▸ **AIM**:
Can you rewrite the lines from the beginning through the line containing "3.21 meters", changing "scattered debris" to "loose debris" and keeping everything else the same?
━━━━━ INFORMATION SHOWN
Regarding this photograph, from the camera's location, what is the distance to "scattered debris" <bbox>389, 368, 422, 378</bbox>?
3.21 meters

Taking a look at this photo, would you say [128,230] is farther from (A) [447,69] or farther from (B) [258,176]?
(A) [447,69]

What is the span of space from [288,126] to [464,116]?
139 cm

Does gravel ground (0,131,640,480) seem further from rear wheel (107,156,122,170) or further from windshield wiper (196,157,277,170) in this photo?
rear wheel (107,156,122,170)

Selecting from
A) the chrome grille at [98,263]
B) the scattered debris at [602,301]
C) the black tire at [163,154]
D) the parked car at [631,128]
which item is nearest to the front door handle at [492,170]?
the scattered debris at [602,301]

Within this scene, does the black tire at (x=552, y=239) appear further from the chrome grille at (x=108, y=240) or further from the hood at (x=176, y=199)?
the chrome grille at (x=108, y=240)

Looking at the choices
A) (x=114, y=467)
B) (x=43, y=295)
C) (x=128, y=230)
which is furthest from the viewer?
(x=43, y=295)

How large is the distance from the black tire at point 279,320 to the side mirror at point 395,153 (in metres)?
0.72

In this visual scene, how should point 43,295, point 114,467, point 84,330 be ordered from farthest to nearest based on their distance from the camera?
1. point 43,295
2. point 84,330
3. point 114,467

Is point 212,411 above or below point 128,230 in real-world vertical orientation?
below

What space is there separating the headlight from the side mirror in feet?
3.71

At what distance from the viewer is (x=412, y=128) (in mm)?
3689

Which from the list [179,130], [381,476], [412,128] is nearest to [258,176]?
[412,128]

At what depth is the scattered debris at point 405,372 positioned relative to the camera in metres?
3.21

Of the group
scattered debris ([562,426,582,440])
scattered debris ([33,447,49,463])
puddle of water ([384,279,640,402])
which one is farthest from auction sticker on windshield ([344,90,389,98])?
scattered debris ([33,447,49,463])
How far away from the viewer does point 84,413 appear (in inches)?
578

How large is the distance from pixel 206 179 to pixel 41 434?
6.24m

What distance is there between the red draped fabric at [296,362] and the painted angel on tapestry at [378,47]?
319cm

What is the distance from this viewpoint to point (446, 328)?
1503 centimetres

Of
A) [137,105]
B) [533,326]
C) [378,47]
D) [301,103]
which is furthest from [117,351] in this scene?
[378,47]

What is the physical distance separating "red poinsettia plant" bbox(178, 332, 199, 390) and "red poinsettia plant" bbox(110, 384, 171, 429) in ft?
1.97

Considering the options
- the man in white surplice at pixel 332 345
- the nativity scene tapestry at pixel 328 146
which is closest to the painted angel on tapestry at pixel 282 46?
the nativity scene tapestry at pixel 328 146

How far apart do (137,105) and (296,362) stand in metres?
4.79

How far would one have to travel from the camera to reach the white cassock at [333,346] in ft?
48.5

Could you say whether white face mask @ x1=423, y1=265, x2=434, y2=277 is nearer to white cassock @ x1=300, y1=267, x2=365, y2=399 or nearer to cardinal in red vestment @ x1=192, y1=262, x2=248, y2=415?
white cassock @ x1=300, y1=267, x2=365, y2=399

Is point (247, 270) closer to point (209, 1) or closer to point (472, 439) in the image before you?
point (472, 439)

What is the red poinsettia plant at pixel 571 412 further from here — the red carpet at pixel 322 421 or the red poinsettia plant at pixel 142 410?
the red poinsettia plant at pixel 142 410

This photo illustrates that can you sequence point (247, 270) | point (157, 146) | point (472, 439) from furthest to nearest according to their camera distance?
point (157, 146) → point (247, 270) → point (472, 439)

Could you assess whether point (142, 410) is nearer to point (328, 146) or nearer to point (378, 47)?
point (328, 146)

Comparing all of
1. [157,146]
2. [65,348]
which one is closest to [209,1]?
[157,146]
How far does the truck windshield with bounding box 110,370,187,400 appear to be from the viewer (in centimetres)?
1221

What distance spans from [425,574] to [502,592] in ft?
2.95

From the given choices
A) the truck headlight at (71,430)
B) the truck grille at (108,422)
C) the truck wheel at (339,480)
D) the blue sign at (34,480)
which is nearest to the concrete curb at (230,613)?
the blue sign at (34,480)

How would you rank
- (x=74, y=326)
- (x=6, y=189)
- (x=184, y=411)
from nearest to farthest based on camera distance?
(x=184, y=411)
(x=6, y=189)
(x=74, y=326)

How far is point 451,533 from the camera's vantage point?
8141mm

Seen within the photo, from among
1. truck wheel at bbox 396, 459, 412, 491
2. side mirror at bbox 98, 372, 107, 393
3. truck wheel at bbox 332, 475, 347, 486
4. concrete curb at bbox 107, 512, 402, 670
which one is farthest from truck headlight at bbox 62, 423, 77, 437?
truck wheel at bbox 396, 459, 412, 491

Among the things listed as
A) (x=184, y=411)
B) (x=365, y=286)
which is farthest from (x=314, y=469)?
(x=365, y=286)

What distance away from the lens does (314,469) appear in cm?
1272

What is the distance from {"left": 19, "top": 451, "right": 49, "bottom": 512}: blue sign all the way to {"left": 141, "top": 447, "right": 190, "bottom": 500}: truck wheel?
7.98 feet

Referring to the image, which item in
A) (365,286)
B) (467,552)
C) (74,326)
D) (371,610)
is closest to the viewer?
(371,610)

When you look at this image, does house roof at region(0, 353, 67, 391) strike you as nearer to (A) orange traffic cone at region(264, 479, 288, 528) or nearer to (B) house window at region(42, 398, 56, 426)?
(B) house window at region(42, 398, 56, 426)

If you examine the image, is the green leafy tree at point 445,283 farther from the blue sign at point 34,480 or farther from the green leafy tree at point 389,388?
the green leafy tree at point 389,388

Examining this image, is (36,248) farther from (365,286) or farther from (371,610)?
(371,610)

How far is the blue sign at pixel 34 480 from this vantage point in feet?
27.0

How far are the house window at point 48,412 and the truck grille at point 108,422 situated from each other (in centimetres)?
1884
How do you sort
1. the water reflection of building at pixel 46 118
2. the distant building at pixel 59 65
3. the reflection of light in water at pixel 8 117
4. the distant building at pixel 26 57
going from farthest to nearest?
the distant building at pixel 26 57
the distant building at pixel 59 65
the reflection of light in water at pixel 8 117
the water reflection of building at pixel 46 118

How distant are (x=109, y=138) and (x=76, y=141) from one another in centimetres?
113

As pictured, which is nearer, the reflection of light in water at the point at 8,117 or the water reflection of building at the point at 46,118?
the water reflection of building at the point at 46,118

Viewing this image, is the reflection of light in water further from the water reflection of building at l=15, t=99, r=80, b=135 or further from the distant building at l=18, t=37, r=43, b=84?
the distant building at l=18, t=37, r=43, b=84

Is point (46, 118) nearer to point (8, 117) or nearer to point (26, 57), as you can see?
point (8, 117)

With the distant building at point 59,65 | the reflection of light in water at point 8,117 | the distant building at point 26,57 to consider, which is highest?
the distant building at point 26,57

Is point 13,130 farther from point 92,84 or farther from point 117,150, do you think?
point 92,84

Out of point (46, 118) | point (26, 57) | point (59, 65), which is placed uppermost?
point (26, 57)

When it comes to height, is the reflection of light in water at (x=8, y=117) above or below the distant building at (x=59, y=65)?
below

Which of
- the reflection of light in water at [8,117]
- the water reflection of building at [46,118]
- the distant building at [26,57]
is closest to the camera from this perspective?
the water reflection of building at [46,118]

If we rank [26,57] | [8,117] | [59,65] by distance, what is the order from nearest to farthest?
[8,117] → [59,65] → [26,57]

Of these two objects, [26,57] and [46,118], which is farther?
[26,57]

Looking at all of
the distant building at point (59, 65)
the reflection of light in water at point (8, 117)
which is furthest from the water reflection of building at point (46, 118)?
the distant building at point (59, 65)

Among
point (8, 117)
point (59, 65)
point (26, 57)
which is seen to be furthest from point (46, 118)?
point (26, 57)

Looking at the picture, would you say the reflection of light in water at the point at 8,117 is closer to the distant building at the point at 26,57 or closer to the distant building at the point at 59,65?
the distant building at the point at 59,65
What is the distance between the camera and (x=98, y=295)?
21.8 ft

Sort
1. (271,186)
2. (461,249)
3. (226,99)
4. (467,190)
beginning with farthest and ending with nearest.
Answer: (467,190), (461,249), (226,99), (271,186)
━━━━━━━━━━
▸ **TASK OUTPUT**:
Regarding this photograph, from the camera's location, what is the distance to "loose debris" <bbox>389, 368, 422, 378</bbox>?
3.21 meters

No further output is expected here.